Real-Time Mitigation of Denial of Service Attacks Now Available With AT&T
Danny McPherson
danny at tcb.net
Wed Jun 2 17:39:39 UTC 2004
On Jun 2, 2004, at 10:56 AM, Richard A Steenbergen wrote:
> What people may being seeing is that poorly randomized source attacks
> are
> being automatically filtered by uRPF loose or other means before they
> ever
> reach the target. I keep track of my network border filter counters,
> and
> believe me spoofed attacks are not going out of style,
How do you discriminate *DDOS attacks employing source address spoofing*
from broken NATs, rampant worms, PMTU and other related misconfiguration
resulting in backscatter and similar garbage - with filter counters?
Given,
tactically deployed filters in order to mitigate a specific attack to a
particular
destination would likely glean some value WRT the validity of the source
distribution for a given attack, but not generally deployed filters for
any
destination.
And exactly what represents "spoofed" by your definition?
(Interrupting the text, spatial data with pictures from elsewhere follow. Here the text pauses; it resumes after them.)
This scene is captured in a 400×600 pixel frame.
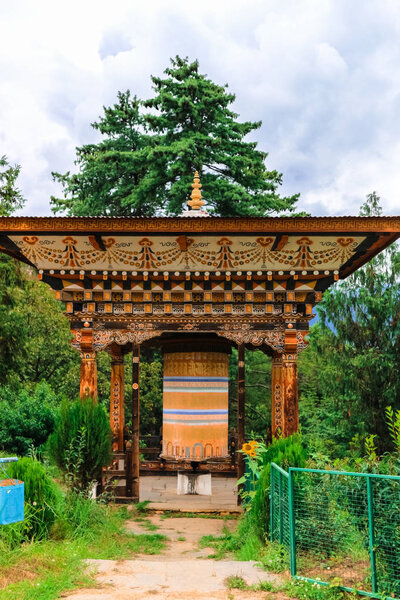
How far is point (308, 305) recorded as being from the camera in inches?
418

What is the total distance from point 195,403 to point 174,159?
12621 mm

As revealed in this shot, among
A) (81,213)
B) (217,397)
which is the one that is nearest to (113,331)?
(217,397)

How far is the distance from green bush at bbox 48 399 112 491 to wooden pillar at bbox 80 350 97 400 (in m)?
1.28

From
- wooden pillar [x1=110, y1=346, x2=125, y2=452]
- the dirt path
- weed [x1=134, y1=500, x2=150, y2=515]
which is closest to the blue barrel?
the dirt path

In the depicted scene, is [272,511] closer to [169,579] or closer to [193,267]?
[169,579]

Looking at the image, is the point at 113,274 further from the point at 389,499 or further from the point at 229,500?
the point at 389,499

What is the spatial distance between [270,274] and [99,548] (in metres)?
5.16

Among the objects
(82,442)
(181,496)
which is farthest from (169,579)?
(181,496)

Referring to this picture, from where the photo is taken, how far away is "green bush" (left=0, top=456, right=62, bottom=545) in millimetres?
6555

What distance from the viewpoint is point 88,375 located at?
10.4 m

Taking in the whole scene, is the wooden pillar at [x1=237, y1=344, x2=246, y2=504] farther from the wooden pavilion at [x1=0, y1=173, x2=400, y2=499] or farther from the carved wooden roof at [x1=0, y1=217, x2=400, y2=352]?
the carved wooden roof at [x1=0, y1=217, x2=400, y2=352]

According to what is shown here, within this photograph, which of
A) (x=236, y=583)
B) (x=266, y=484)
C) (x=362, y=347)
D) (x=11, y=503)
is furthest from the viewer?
(x=362, y=347)

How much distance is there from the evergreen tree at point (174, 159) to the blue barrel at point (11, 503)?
15872 millimetres

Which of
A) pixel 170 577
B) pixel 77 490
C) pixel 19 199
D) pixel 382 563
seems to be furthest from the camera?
pixel 19 199
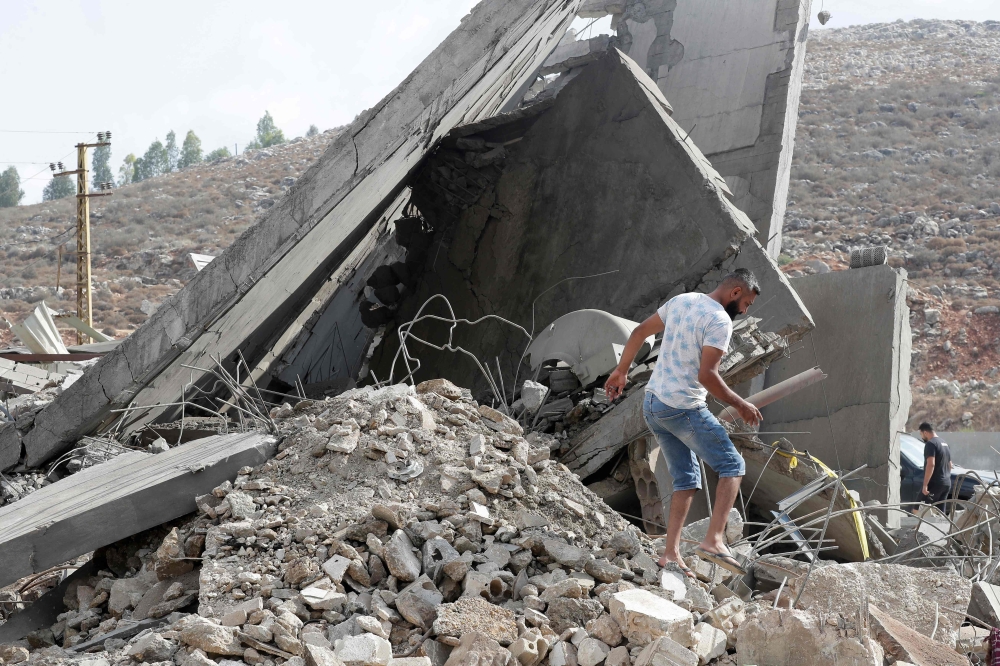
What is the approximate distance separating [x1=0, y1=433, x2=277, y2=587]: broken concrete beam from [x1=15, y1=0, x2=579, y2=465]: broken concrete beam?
133 centimetres

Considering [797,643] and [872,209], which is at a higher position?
[872,209]

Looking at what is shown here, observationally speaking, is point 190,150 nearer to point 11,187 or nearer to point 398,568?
point 11,187

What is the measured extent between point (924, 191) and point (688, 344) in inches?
1118

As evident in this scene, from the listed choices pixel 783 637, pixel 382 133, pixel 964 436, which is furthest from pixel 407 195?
pixel 964 436

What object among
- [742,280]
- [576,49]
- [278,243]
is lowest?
[742,280]

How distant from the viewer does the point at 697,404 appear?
3561mm

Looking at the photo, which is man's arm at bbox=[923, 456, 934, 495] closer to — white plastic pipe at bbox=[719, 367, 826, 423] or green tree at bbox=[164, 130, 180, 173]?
white plastic pipe at bbox=[719, 367, 826, 423]

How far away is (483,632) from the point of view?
2777 millimetres

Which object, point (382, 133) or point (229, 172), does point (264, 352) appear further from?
point (229, 172)

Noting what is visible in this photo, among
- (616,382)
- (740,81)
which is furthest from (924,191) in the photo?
(616,382)

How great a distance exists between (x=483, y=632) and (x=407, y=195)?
6711mm

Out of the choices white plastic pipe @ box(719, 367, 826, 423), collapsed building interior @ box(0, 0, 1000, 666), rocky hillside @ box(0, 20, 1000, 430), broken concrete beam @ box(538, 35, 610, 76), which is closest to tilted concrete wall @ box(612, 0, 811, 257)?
collapsed building interior @ box(0, 0, 1000, 666)

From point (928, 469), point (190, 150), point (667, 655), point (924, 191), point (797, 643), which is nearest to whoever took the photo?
point (667, 655)

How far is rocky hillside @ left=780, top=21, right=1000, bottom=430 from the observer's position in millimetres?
20500
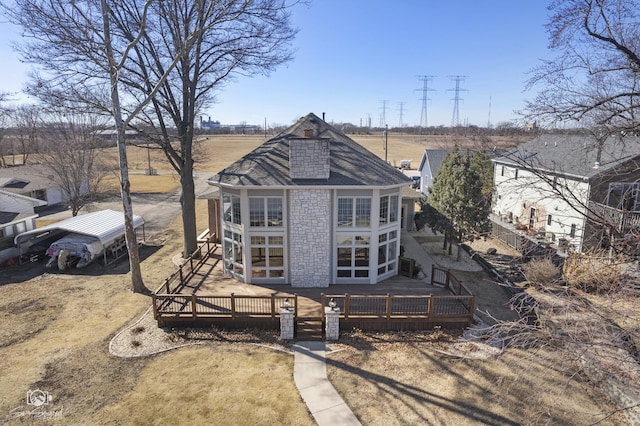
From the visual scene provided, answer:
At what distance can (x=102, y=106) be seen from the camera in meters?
Result: 15.5

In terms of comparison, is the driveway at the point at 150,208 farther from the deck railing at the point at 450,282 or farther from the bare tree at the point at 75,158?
the deck railing at the point at 450,282

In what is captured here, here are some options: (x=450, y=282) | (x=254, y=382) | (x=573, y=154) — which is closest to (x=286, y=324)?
(x=254, y=382)

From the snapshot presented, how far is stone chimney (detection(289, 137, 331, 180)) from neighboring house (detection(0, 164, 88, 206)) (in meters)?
26.6

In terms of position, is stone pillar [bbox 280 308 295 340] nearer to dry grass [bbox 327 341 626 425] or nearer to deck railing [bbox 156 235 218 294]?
dry grass [bbox 327 341 626 425]

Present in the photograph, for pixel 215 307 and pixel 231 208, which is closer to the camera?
pixel 215 307

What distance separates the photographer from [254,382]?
949 centimetres

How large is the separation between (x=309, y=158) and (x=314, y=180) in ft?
2.88

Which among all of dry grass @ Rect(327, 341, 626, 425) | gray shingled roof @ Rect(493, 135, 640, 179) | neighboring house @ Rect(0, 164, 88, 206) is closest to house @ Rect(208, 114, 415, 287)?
dry grass @ Rect(327, 341, 626, 425)

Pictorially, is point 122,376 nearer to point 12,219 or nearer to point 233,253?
point 233,253

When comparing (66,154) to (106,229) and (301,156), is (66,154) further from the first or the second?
(301,156)

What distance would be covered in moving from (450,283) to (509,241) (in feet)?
32.0

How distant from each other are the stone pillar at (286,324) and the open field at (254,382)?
78 centimetres

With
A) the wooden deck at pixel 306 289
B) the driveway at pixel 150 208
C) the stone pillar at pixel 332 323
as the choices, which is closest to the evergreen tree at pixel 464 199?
the wooden deck at pixel 306 289

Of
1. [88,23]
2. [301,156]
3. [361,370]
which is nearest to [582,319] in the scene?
[361,370]
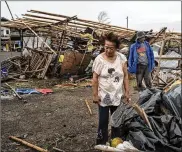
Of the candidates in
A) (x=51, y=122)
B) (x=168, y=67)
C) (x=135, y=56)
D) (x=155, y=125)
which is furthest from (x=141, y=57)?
(x=155, y=125)

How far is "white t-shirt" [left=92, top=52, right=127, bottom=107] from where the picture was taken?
173 inches

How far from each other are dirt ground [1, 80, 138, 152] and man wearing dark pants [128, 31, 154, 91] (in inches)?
31.7

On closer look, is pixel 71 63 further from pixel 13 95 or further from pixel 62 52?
pixel 13 95

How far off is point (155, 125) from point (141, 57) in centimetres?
527

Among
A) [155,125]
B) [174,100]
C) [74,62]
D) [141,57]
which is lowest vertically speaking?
[74,62]

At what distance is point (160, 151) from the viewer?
11.5 ft

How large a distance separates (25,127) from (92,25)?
900 cm

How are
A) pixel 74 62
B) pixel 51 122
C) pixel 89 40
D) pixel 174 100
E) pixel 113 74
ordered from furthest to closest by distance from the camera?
pixel 89 40 → pixel 74 62 → pixel 51 122 → pixel 113 74 → pixel 174 100

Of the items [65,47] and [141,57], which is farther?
[65,47]

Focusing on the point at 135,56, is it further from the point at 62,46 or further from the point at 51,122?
the point at 62,46

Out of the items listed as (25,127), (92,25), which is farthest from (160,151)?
(92,25)

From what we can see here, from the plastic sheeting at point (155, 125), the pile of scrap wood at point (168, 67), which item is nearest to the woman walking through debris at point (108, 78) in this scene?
the plastic sheeting at point (155, 125)

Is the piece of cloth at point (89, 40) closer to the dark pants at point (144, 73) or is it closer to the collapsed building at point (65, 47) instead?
the collapsed building at point (65, 47)

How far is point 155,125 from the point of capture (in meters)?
3.68
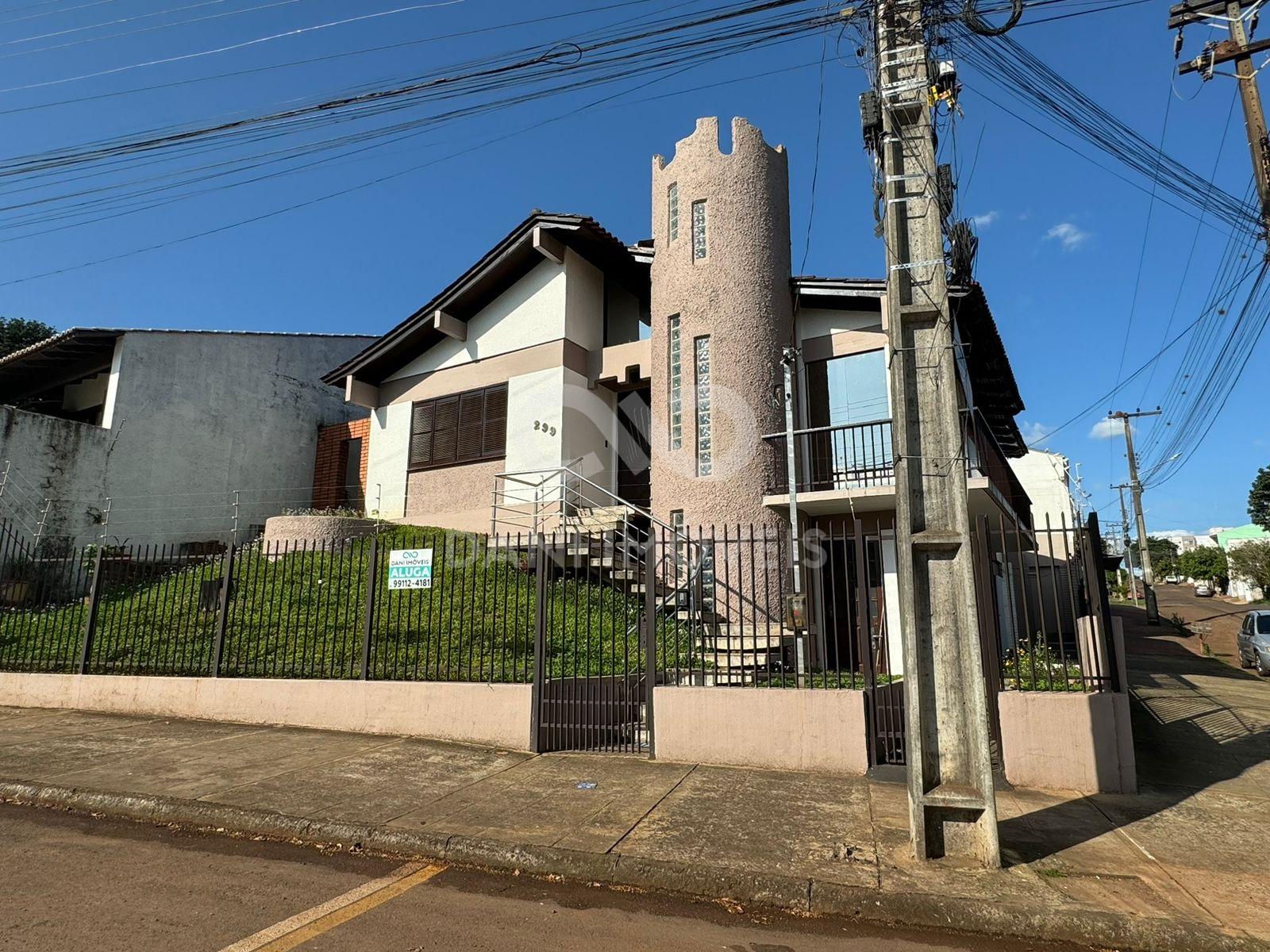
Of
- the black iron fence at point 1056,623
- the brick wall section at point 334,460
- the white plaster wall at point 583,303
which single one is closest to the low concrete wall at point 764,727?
the black iron fence at point 1056,623

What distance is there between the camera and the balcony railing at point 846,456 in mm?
10812

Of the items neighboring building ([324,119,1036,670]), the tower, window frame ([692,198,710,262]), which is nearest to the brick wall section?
neighboring building ([324,119,1036,670])

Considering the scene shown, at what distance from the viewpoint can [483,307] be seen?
16.0m

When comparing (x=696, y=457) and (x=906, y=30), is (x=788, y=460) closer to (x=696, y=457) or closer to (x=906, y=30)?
(x=696, y=457)

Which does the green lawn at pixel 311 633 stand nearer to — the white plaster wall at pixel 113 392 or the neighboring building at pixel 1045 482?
the white plaster wall at pixel 113 392

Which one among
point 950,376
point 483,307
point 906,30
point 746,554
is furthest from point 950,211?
point 483,307

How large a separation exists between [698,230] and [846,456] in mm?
4725

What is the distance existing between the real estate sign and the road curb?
10.7 feet

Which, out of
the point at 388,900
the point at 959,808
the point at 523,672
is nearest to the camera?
the point at 388,900

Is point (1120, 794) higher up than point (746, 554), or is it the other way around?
point (746, 554)

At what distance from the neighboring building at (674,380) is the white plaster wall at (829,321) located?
30 millimetres

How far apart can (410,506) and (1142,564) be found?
33038 millimetres

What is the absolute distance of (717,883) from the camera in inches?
169

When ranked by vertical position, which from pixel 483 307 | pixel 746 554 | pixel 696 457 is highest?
pixel 483 307
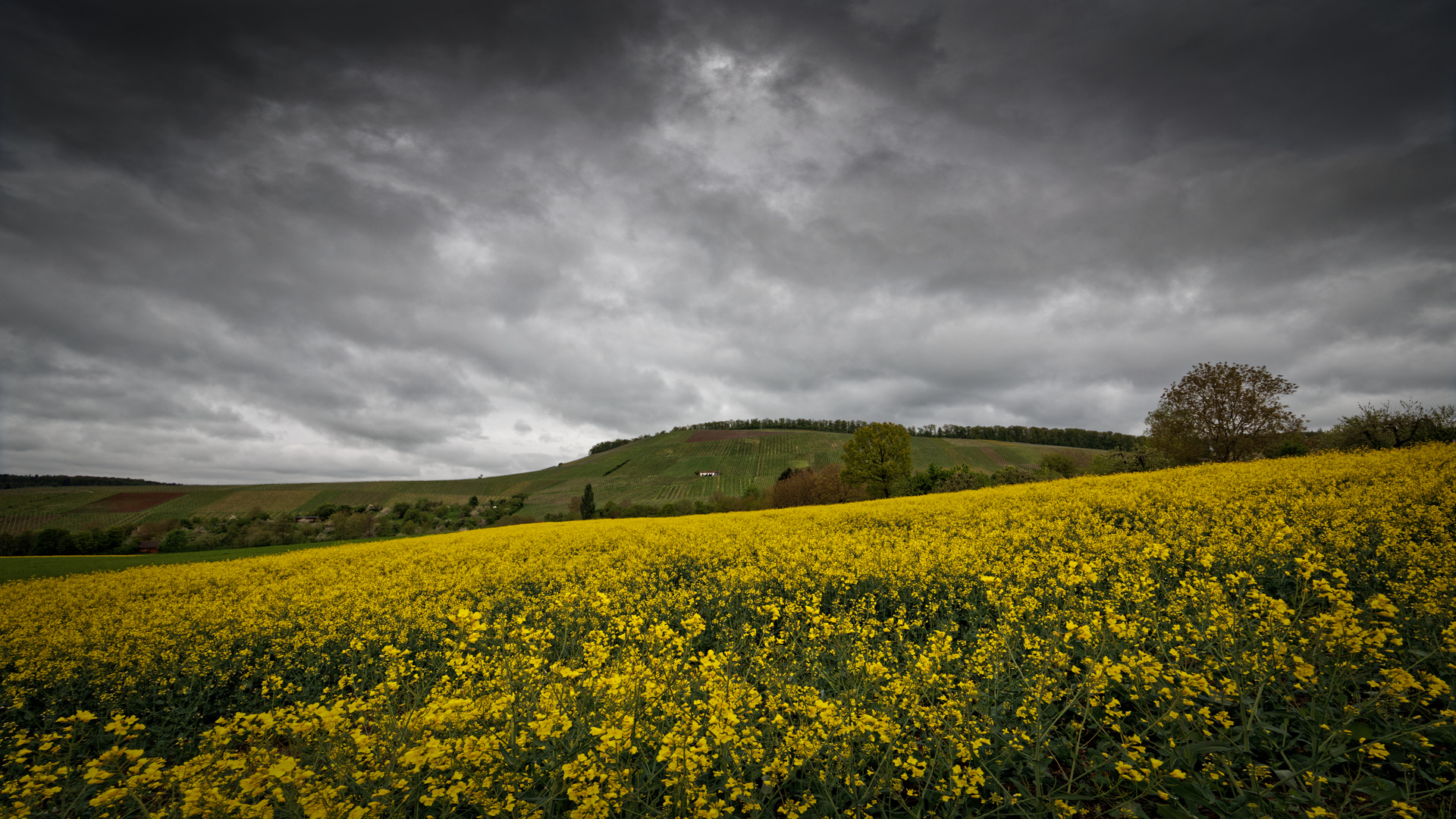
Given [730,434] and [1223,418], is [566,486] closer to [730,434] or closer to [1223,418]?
[730,434]

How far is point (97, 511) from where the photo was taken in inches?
2440

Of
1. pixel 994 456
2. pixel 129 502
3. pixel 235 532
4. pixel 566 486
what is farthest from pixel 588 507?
pixel 994 456

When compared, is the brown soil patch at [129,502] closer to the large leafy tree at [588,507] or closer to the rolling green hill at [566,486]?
the rolling green hill at [566,486]

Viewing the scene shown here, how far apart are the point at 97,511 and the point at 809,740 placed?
10069 centimetres

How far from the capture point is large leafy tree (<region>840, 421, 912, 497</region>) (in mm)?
47844

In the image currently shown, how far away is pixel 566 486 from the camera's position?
3494 inches

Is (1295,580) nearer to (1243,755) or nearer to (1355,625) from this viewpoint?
(1355,625)

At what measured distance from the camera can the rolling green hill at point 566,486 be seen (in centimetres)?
6462

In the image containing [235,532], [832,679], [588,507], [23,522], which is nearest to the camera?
[832,679]

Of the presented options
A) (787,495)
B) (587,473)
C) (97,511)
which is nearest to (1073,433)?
(787,495)

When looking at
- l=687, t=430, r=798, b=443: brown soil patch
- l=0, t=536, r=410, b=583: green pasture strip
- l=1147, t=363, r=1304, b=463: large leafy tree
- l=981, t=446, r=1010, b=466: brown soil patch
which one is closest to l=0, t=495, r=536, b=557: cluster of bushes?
l=0, t=536, r=410, b=583: green pasture strip

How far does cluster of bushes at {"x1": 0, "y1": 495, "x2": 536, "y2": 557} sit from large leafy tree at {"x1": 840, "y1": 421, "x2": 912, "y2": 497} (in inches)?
1671

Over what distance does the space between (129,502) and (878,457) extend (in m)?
103

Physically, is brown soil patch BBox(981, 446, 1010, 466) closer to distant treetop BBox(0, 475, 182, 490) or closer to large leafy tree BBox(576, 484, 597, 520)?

Note again
that
I explicitly called out **DDOS attacks employing source address
spoofing**,
which is non-inclusive of spoofing in general employed by worms and the
like, or common misconfigurations and brokenness that results in the
slew
of random garbage floating about.
> especially from foreign and certain smaller networks.
I'd be extremely interested in any empirical evidence you have to
support
this, and in better understanding exactly how you determined "foreign
and
certain smaller networks" were indeed the source of many of these
spoofed
packets.
> As a customer of someone who does this kind of filtering and maintains
> sufficient border capacity, you may never see the gigabits of src
> bogons,
> protocol 0 or 255, port 0, 40 byte syns w/no MSS option, etc, and
> assume
> that these attacks are out of style because the only ones that get
> through
> are the WinXP MSS+SACK unforged drone SYNs.
I agree, if it's filtered before someone observes it, it won't be
observed :-)
However, distinguishing between coordinated DDOS attacks that employ
source
address spoofing and "run of the mill" spoofing (by worms and the like)
or
simple misconfiguration of some sort resulting in "backscatter" is key.